Kasus kekerasan terhadap perempuan dan anak-anak selalu dikaitkan dengan adanya diskriminasi gender. Dalam laman Komnasperempuan.co.id disebutkan jika The Convention on the Elimination of All Form of Discrimination against Women (CEDAW) adalah sebuah Kesepakatan Internasional Untuk Penghapusan Segala Bentuk Diskriminasi Terhadap Perempuan. Konvensi ini mendefinisikan prinsip-prinsip tentang Hak Asasi Perempuan sebagai Hak Asasi Manusia (HAM), norma-norma dan standar-standar kewajiban, serta tanggung jawab negara dalam penghapusan diskriminasi terhadap perempuan. Dan Indonesia termasuk salah satu negara yang ikut menandatangani konvensi ini.
Karena Indonesia termasuk negara yang meratifikasi konvensi tersebut maka kebijakan internal merujuk pada kebijakan CEDAW ini. Persoalan yang menimpa perempuan dianggap berawal dari ketertinggalan, dinomorduakan dan tidak disertakannya kaum perempuan dengan kaum laki-laki. Atas nama kesetaraan inilah ide perempuan harus mendongkrak perekonomian pribadinya atau dengan kata lain perempuan berdaya sehingga tidak lagi diinjak harga dirinya dan tidak mengalami kekerasan.
Sejatinya semua yang diberlakukan atas nama kesetaraan gender adalah kedok untuk menghilangkan norma-norma dan nilai-nilai agama (baca Islam) semata. Berbagai aturan yang masih berbau Islam telah disingkirkan sebagai wujud nyata ketidaksukaan asing atas Islam. Seperti aturan kebolehan menikah bagi perempuan tanpa wali, hak waris bagi perempuan dan aturan lain yang mendasar pada kesetaraan gender ini.
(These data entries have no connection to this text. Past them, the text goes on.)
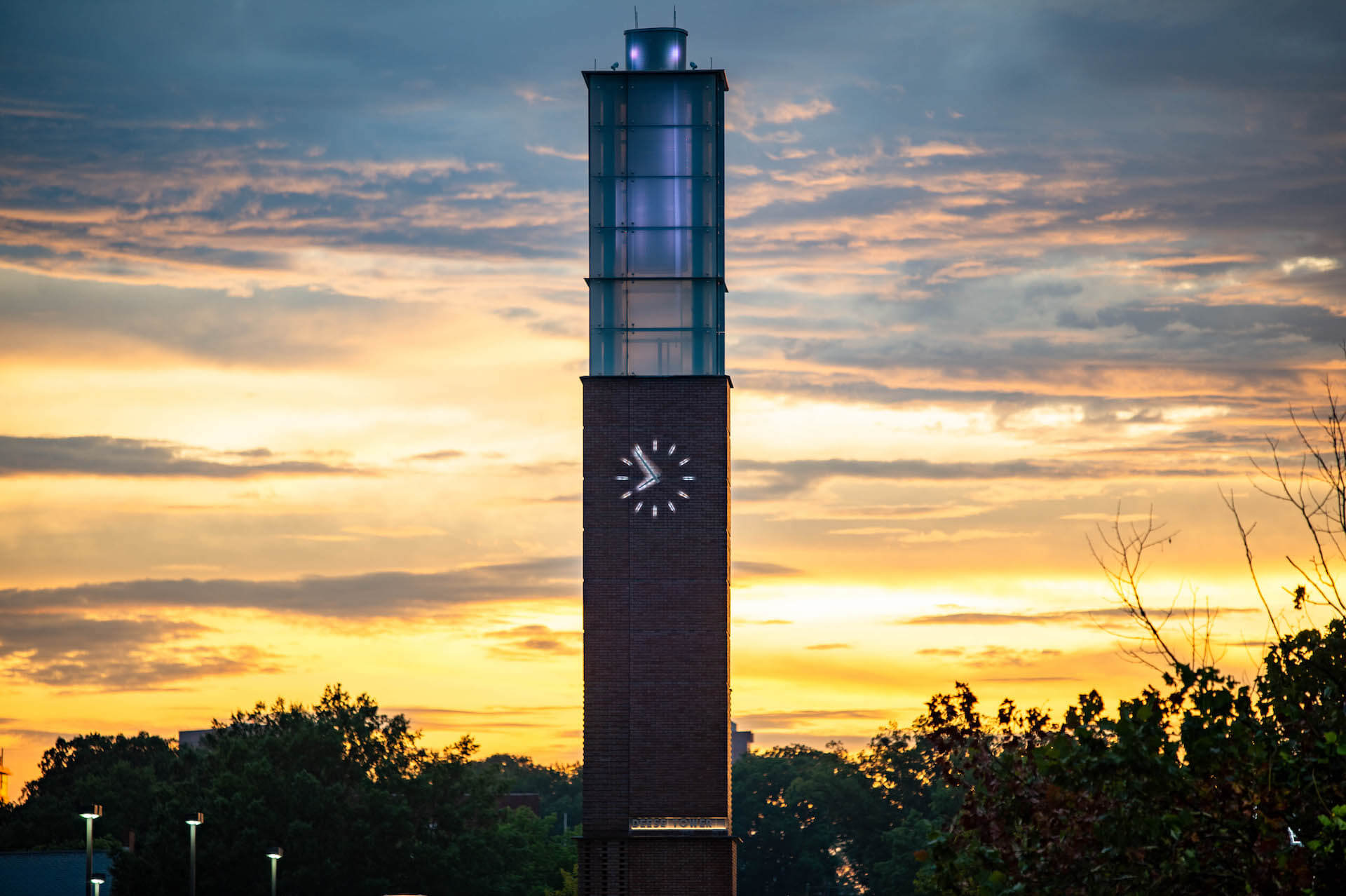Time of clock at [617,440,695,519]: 7:54
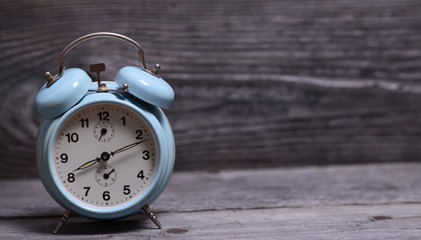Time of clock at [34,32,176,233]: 8:11
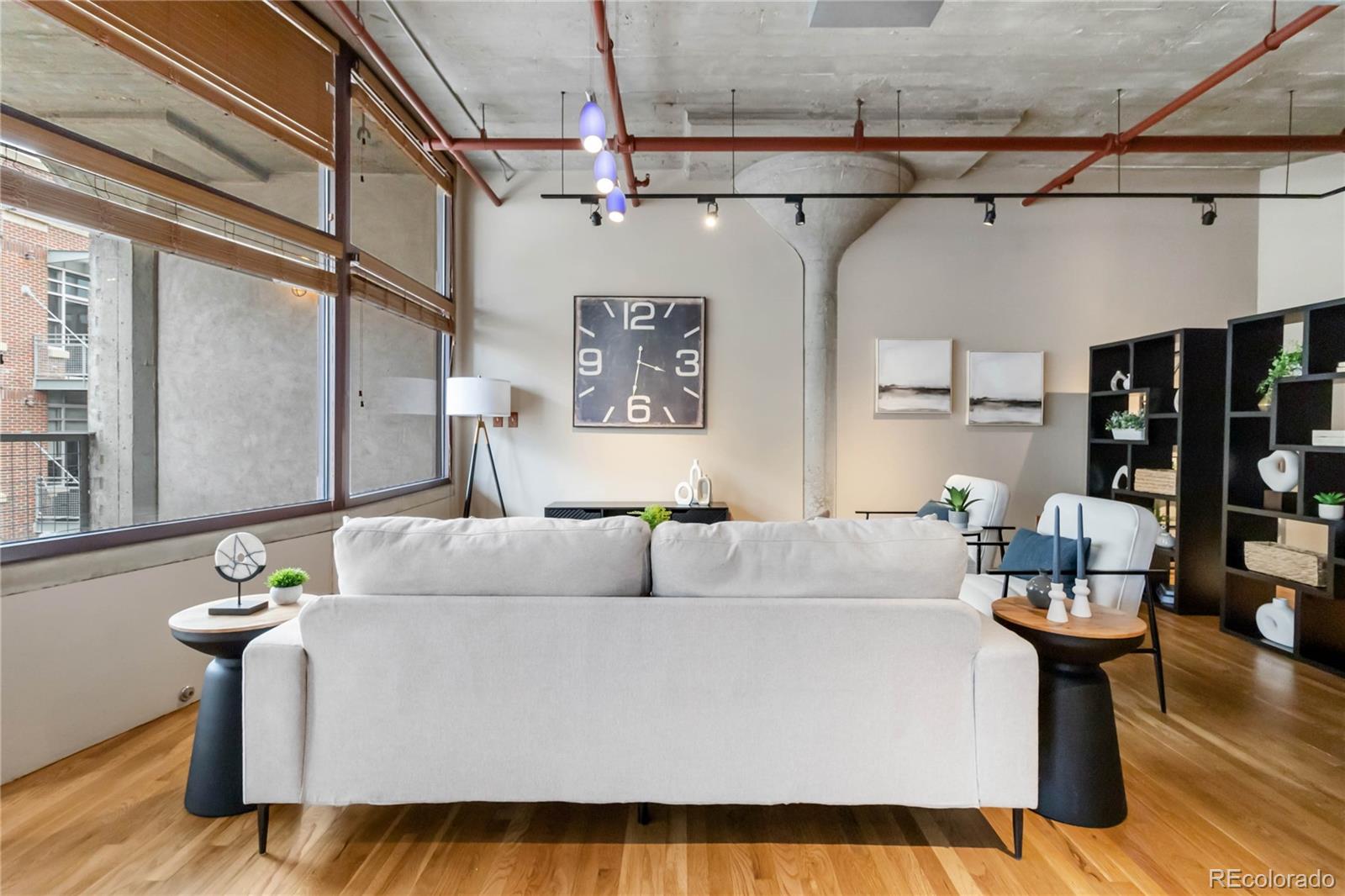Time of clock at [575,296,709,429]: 3:32
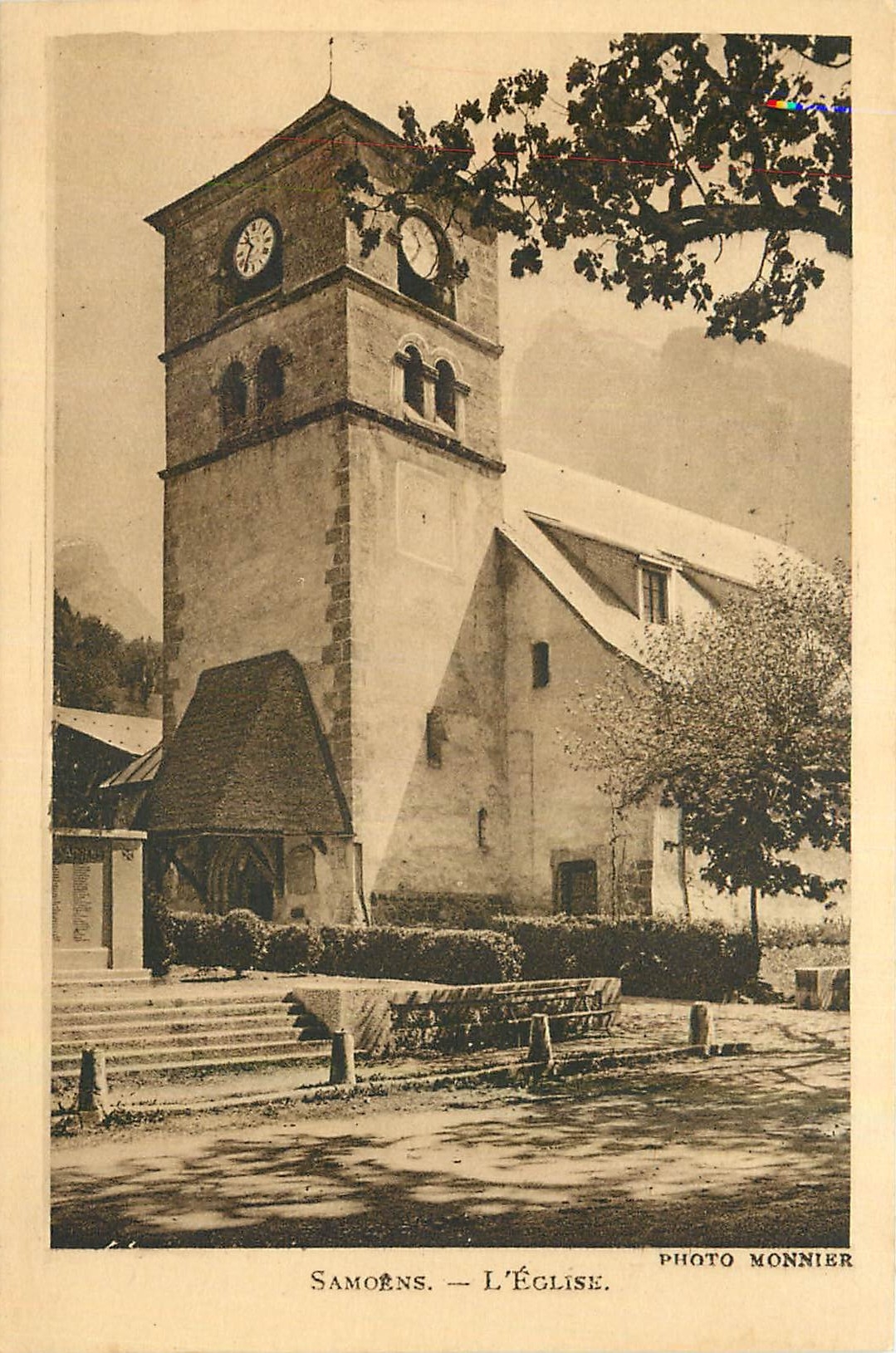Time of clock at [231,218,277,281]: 10:34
Propaganda Barat telah berhasil masuk ke dalam negeri-negeri muslim termasuk di Indonesia. Dan ini didukung dengan sistem kebebasan dengan mengatasnamakan hak asasi manusia. Tujuan dasar sesungguhnya adalah menghancurkan generasi muslim melalui program nasional dan internasional.
Terbukti dengan banyaknya jumlah kasus kekerasan terhadap perempuan (juga anak) pasca ditetapkannya berbagai aturan tersebut. Semakin eksisnya kaum perempuan yang diwadahi dalam sistem sekular-liberal membuat mereka meninggalkan peran dan fungsi perempuan dalam ranah keluarga dan masyarakat. Keeksisan yang diraih adalah jangkauan materi untuk mencukupi kebutuhan dan juga jabatan sebagai bentuk prestis mereka di mata masyarakat yang menilai segala urusan dengan sudut pandang materialistis.
Kaum perempuan dianggap sumber daya manusia yang bisa menghasilkan pundi-pundi uang. Pemberdayaannya sangat sarat dengan kepentingan ekonomi. Faktanya persoalan ekonomi tidaklah terletak pada peran penting kaum perempuan di ranah perindustrian, namun banyak faktor yang mempengaruhi lemahnya ekonomi.
Sisi lain, arah industri yang berpindah dari kota ke daerah-daerah juga memiliki peran penting dalam bergesernya peran dan fungsi keluarga. Yang akhirnya efek buruk industrialisasi di daerah turut menyumbang tingginya angka kekerasan pada perempuan dan anak. Akibatnya fenomena fatherless dan motherless merambah tatanan keluarga. Bahkan Indonesia menduduki peringkat ketiga negara fatherless di dunia. Posisi orang tua (sosok ayah dan ibu) dalam alam kapitalis dituntut hanya untuk memenuhi kebutuhan hidup dan gaya hidup semata. Pendidikan dan kebutuhan kasih sayang kepada anak-anak dan keluarga lain dipenuhi hanya sebatas materi saja.
Solusi Mendasar Kasus Kekerasan Perempuan dan Anak
Kekerasan terhadap perempuan dan anak tidak akan bisa diselesaikan dengan solusi tambal sulam. Apalagi mengatasnamakan gender dan hendak mengobok-obok ranah agama sebagai dalih munculnya berbagai persoalan. Padahal problematika yang dihadapi oleh perempuan dan anak-anak juga masyarakat secara luas bersumber dari aturan buatan manusia yang meninggalkan aturan Tuhan.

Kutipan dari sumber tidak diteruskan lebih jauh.